Seamless also manufactures two kinds of decorative coatings: a metalized epoxy and a translucent epoxy that looks like an acid stain after application. “We're always playing around with different things,” Kolleck says. “That's almost what I specialize in, is trying to make something that isn't out there.”
What they don't make, they tend to get from Floric Polytech Corp., a supplier that Kolleck says has been instrumental in helping Seamless grow over the years.
Seamless Floor Coatings doesn't do floors exclusively. The company will overlay tile, wood or metal countertops with microtopping materials, and even pour a new top if specs and aesthetics call for it. A division of the firm takes on commercial painting, coating and waterproofing jobs. But floors are the company's bread and butter. “We do floors over concrete, over wood, over tile, pretty much anything,” Kolleck says.

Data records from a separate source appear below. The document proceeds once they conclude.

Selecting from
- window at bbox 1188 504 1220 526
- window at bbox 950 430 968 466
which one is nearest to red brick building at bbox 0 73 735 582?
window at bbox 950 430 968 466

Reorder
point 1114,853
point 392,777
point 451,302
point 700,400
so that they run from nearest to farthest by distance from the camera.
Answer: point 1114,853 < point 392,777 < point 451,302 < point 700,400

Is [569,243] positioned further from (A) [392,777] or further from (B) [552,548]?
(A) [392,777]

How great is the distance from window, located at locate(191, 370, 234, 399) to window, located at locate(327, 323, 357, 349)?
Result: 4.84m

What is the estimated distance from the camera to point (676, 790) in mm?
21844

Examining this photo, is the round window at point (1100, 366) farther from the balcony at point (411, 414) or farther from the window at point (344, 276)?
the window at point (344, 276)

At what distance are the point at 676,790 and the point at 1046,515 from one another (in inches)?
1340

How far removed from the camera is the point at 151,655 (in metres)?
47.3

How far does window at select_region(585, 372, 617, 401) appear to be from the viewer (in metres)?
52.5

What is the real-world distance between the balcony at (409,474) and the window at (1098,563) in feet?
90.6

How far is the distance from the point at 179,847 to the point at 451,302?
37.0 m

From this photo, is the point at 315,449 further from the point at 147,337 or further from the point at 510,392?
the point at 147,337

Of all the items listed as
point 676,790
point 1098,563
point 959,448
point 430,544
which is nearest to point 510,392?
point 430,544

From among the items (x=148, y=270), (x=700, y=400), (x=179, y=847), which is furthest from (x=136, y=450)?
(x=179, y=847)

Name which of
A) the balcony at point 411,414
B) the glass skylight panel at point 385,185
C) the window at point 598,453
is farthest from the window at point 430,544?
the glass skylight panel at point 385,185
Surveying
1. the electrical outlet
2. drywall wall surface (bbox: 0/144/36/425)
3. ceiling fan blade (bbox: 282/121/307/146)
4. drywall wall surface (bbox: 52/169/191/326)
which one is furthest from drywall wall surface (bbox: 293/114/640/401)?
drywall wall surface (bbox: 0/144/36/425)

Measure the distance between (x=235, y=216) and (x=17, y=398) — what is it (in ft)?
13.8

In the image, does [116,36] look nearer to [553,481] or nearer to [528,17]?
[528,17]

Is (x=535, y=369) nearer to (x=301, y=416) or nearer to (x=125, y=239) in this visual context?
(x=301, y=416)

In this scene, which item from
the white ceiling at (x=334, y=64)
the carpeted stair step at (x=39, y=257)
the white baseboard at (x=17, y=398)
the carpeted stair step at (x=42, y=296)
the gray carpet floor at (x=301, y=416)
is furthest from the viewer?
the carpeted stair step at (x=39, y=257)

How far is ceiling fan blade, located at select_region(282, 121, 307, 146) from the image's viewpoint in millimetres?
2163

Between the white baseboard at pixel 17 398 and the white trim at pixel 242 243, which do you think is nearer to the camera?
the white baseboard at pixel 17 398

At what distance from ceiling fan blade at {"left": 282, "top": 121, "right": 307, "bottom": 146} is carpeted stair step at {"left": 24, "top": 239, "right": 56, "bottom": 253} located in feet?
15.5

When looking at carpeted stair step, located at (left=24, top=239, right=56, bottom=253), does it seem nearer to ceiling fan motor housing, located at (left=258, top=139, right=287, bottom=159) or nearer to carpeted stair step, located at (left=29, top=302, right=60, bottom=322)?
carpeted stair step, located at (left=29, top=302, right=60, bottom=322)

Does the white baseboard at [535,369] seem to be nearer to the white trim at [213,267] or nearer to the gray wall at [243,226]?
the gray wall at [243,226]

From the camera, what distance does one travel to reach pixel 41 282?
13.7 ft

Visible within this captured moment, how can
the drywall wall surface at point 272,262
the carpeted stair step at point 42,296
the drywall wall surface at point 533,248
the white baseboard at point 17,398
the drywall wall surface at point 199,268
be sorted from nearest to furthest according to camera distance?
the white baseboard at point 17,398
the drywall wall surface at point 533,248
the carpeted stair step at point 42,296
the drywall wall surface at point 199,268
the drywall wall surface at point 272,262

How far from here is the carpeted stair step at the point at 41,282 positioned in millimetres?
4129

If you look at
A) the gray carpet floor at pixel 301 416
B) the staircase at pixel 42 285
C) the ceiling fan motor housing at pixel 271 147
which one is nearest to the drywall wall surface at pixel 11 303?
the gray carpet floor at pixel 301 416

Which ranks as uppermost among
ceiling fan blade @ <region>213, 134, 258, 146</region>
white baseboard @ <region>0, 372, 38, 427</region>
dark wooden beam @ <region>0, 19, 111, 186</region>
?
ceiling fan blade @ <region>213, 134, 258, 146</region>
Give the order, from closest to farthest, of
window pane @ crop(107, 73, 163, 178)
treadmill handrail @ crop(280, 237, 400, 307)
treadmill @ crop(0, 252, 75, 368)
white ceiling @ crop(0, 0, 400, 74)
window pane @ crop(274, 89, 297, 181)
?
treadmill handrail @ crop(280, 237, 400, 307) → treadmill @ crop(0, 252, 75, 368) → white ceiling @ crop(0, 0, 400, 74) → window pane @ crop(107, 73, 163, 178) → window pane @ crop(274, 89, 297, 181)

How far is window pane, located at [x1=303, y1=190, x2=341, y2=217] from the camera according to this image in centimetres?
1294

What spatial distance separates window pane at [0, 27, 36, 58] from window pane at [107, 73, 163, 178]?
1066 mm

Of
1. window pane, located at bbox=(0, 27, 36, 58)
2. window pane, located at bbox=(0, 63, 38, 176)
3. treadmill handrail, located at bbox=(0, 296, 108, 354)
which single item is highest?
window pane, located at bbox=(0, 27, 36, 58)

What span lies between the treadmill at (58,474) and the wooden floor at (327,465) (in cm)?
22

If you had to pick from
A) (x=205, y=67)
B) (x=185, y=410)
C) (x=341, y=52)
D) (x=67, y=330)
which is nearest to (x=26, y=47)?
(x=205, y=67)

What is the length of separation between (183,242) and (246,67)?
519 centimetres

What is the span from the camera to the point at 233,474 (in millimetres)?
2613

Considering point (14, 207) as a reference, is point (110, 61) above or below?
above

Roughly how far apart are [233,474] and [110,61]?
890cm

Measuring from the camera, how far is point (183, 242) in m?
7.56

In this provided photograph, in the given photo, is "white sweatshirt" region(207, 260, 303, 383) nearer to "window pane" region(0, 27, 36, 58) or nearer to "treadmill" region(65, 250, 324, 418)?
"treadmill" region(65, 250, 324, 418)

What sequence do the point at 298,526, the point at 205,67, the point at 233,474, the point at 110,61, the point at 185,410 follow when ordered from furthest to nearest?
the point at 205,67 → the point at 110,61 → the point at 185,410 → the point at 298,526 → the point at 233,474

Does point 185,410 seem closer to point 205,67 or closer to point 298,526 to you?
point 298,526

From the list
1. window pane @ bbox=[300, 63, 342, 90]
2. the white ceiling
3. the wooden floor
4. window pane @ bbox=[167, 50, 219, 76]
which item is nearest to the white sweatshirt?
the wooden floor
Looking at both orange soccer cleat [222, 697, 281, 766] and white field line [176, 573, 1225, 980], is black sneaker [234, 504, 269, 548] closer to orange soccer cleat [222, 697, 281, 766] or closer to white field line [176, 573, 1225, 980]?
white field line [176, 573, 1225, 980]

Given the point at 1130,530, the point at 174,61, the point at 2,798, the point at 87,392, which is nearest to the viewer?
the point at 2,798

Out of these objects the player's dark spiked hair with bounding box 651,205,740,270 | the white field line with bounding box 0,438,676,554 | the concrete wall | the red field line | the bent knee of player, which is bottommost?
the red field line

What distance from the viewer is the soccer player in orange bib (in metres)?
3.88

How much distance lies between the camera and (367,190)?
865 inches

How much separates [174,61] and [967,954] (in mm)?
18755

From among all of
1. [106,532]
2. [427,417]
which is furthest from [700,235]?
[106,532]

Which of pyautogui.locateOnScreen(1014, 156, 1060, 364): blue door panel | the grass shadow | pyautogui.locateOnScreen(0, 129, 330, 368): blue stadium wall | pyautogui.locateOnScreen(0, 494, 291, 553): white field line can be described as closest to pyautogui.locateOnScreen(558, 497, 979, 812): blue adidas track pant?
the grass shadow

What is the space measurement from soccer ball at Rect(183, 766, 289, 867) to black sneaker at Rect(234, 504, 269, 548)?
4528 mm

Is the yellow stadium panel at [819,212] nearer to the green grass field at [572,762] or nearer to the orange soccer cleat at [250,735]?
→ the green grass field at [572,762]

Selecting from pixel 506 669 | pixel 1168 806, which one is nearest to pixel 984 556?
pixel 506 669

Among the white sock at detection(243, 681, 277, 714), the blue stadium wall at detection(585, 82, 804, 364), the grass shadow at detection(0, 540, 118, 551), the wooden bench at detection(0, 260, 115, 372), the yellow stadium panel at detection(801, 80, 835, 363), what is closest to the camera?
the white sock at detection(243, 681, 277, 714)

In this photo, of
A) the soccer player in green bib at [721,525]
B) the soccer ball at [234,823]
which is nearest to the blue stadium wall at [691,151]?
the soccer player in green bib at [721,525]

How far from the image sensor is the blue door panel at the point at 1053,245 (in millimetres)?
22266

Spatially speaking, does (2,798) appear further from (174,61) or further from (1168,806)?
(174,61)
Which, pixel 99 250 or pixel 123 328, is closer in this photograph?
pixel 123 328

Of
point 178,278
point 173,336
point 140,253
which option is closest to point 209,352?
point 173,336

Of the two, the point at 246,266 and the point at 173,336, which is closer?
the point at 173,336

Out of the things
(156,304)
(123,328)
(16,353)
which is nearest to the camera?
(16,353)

On the other hand, the company's first line of business, ship decks, is fading. Getting deck contracts involves plowing through too much bureaucratic red tape these days, Kolleck says, and besides, there's more work in decorative concrete flooring. “We still do hangars for the military, but it kind of has to be the right job. Plus, that really doesn't allow me to be creative. It's kind of the same thing over and over.”
What's good for Kolleck is also good for Seamless, as the decorative concrete industry continues to grow. “If you're not keeping up, you're going to be left behind real quick,” he says. “We're shifting gears to the more functional, architectural side, where you can pound on it but it still looks good.”
The floors at Saleen are living up to that description. Someone recently dropped a brake rotor directly onto the concrete floor, and the impact from the heavy chunk of machinery dented the concrete. But it didn't tear Seamless' topping. “The concrete failed before the coating did,” Kolleck notes. “That's a pretty good testament.”